[Dataset entries]
■ ■ ■ ■
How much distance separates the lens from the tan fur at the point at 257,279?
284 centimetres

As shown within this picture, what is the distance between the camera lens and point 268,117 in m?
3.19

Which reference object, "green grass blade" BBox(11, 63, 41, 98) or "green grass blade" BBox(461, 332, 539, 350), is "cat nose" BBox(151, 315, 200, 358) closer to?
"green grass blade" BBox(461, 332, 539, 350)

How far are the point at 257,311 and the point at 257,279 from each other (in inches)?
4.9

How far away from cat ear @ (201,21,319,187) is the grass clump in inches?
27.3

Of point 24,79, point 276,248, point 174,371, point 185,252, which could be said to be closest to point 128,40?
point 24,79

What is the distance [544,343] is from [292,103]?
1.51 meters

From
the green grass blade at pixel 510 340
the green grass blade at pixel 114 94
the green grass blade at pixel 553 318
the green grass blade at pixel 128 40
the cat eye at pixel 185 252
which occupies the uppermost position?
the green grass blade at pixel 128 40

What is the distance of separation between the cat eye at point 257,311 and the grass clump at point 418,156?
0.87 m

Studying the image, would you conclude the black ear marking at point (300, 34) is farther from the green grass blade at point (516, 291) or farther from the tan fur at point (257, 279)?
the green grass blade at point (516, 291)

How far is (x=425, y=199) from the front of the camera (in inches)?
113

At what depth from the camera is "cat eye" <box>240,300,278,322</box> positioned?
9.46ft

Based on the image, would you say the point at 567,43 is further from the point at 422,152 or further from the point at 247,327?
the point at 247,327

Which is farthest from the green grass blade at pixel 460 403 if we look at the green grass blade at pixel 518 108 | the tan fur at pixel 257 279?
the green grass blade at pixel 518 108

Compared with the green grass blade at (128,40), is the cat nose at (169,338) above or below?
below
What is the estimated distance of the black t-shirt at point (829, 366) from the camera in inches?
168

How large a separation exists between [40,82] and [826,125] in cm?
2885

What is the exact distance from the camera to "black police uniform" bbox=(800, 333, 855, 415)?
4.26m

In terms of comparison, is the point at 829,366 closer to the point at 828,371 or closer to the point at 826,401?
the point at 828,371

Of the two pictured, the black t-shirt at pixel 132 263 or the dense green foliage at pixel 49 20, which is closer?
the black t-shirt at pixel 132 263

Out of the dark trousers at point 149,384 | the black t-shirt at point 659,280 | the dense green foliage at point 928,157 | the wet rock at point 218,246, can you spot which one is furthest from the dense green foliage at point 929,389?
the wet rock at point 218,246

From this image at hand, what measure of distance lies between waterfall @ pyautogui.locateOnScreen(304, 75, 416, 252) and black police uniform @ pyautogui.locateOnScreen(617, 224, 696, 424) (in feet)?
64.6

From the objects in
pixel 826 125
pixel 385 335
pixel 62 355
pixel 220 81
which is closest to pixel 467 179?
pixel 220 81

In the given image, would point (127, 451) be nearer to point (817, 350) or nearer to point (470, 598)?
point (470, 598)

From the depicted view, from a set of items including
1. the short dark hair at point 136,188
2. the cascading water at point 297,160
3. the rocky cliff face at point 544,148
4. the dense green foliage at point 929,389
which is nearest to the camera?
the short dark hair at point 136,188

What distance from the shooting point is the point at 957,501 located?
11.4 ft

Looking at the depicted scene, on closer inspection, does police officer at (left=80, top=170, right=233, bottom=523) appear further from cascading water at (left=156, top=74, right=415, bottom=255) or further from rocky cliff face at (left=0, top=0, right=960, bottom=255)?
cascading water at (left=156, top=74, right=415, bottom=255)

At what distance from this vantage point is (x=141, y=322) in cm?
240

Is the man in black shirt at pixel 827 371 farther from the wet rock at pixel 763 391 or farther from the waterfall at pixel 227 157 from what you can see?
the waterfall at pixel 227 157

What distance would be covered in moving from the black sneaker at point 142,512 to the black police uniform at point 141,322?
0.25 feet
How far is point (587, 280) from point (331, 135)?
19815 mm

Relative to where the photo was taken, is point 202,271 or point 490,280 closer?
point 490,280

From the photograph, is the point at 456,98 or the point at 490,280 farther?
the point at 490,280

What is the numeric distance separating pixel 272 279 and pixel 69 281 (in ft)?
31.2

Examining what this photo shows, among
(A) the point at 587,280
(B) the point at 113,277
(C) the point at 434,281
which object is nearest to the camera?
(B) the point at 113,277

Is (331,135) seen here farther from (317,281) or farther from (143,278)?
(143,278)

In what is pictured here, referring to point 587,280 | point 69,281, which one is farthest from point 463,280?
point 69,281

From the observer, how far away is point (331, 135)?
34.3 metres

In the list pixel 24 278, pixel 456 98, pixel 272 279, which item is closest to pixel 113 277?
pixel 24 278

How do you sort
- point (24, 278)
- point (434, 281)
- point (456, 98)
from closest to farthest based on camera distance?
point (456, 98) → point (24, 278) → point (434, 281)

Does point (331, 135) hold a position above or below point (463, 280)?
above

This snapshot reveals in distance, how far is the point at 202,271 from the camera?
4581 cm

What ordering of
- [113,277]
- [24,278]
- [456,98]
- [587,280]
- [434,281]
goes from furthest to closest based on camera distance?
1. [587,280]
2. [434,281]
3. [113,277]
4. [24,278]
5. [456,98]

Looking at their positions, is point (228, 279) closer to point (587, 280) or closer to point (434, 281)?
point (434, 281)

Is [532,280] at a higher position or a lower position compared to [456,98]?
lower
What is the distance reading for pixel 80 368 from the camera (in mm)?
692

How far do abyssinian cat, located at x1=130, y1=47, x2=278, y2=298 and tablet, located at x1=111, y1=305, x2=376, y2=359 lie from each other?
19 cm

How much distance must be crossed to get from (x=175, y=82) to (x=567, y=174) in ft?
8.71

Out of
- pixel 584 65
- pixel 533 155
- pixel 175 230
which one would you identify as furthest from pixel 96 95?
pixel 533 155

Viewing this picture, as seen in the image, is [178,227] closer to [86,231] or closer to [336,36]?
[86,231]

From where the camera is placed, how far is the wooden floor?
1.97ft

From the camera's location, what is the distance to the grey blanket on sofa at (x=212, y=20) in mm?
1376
■ ■ ■ ■
▶ **STATED TASK**: Copy all of the records above line for line, without changing anything.

▶ **RESULT OF THIS EXERCISE**:
How much distance separates the lens from the tan fur at the point at 257,279?
284 centimetres

As shown within this picture, what is the distance between the camera lens and point 268,117 in m?
3.19

Which reference object, "green grass blade" BBox(11, 63, 41, 98) or "green grass blade" BBox(461, 332, 539, 350), is "cat nose" BBox(151, 315, 200, 358) closer to?
"green grass blade" BBox(461, 332, 539, 350)

How far are the point at 257,311 and the point at 257,279 from each other (in inches)?
4.9

How far away from cat ear @ (201,21,319,187) is the grass clump in inches?
27.3

Of point 24,79, point 276,248, point 174,371, point 185,252, which could be said to be closest to point 128,40?
point 24,79

What is the distance [544,343] is from [292,103]?
1.51 meters

From
the green grass blade at pixel 510 340
the green grass blade at pixel 114 94
the green grass blade at pixel 553 318
the green grass blade at pixel 128 40
the cat eye at pixel 185 252
which occupies the uppermost position?
the green grass blade at pixel 128 40

What is the distance of separation between the cat eye at point 257,311 and the grass clump at point 418,156?
0.87 m

Studying the image, would you conclude the black ear marking at point (300, 34) is farther from the green grass blade at point (516, 291) or farther from the tan fur at point (257, 279)?
the green grass blade at point (516, 291)

How far is (x=425, y=199) from the front of the camera (in inches)?
113

At what depth from the camera is "cat eye" <box>240,300,278,322</box> positioned?
9.46ft

Based on the image, would you say the point at 567,43 is further from the point at 422,152 or further from the point at 247,327?
the point at 247,327

Which is farthest from the green grass blade at pixel 460 403 if we look at the green grass blade at pixel 518 108 | the tan fur at pixel 257 279?
the green grass blade at pixel 518 108

Compared with the green grass blade at (128,40), is the cat nose at (169,338) above or below?
below
What is the estimated distance of the black t-shirt at point (829, 366) from the camera in inches?
168

How large a separation exists between [40,82] and [826,125] in cm?
2885

What is the exact distance from the camera to "black police uniform" bbox=(800, 333, 855, 415)?
4.26m

In terms of comparison, is the point at 829,366 closer to the point at 828,371 or closer to the point at 826,401?
the point at 828,371

Of the two pictured, the black t-shirt at pixel 132 263 or the dense green foliage at pixel 49 20, which is closer?
the black t-shirt at pixel 132 263

Out of the dark trousers at point 149,384 | the black t-shirt at point 659,280 | the dense green foliage at point 928,157 | the wet rock at point 218,246, can you spot which one is furthest from the dense green foliage at point 929,389?
the wet rock at point 218,246

From this image at hand, what measure of distance lies between waterfall @ pyautogui.locateOnScreen(304, 75, 416, 252) and black police uniform @ pyautogui.locateOnScreen(617, 224, 696, 424) (in feet)?
64.6

From the objects in
pixel 826 125
pixel 385 335
pixel 62 355
pixel 220 81
which is closest to pixel 467 179?
pixel 220 81

In the given image, would point (127, 451) be nearer to point (817, 350) or nearer to point (470, 598)?
point (470, 598)

From the depicted view, from a set of items including
1. the short dark hair at point 136,188
2. the cascading water at point 297,160
3. the rocky cliff face at point 544,148
4. the dense green foliage at point 929,389
which is nearest to the camera?
the short dark hair at point 136,188

What distance from the shooting point is the point at 957,501 located?
11.4 ft

Looking at the depicted scene, on closer inspection, does police officer at (left=80, top=170, right=233, bottom=523) appear further from cascading water at (left=156, top=74, right=415, bottom=255) or further from rocky cliff face at (left=0, top=0, right=960, bottom=255)?
cascading water at (left=156, top=74, right=415, bottom=255)

At what distance from this vantage point is (x=141, y=322) in cm?
240

Is the man in black shirt at pixel 827 371 farther from the wet rock at pixel 763 391 or farther from the waterfall at pixel 227 157 from what you can see?
the waterfall at pixel 227 157

What distance would be covered in moving from the black sneaker at point 142,512 to the black police uniform at point 141,322?
0.25 feet
How far is point (587, 280) from point (331, 135)?
19815 mm

Relative to where the photo was taken, is point 202,271 or point 490,280 closer?
point 490,280

From the photograph, is the point at 456,98 or the point at 490,280 farther?
the point at 490,280

What is the numeric distance separating pixel 272 279 and pixel 69 281 (in ft)?
31.2

Examining what this photo shows, among
(A) the point at 587,280
(B) the point at 113,277
(C) the point at 434,281
which object is nearest to the camera?
(B) the point at 113,277

Is (331,135) seen here farther from (317,281) or farther from (143,278)?
(143,278)

In what is pictured here, referring to point 587,280 | point 69,281, which one is farthest from point 463,280?
point 69,281

From the observer, how far away is point (331, 135)?
34.3 metres

In the list pixel 24 278, pixel 456 98, pixel 272 279, which item is closest to pixel 113 277?
pixel 24 278

How do you sort
- point (24, 278)
- point (434, 281)
- point (456, 98)
from closest to farthest based on camera distance?
point (456, 98) → point (24, 278) → point (434, 281)

Does point (331, 135) hold a position above or below point (463, 280)?
above

This snapshot reveals in distance, how far is the point at 202,271 from the camera?
4581 cm

What ordering of
- [113,277]
- [24,278]
- [456,98]
- [587,280]
- [434,281]
goes from furthest to closest based on camera distance?
1. [587,280]
2. [434,281]
3. [113,277]
4. [24,278]
5. [456,98]

Looking at their positions, is point (228, 279) closer to point (587, 280) or closer to point (434, 281)?
point (434, 281)

Is [532,280] at a higher position or a lower position compared to [456,98]?
lower
What is the distance reading for pixel 80 368 from the camera (in mm)?
692

How far do abyssinian cat, located at x1=130, y1=47, x2=278, y2=298 and tablet, located at x1=111, y1=305, x2=376, y2=359 lie from each other?
19 cm

How much distance must be crossed to get from (x=175, y=82) to (x=567, y=174) in ft?
8.71

Out of
- pixel 584 65
- pixel 533 155
- pixel 175 230
which one would you identify as furthest from pixel 96 95?
pixel 533 155

Viewing this picture, as seen in the image, is [178,227] closer to [86,231] or closer to [336,36]?
[86,231]

From where the camera is placed, how far is the wooden floor?
1.97ft

From the camera's location, what is the distance to the grey blanket on sofa at (x=212, y=20) in mm?
1376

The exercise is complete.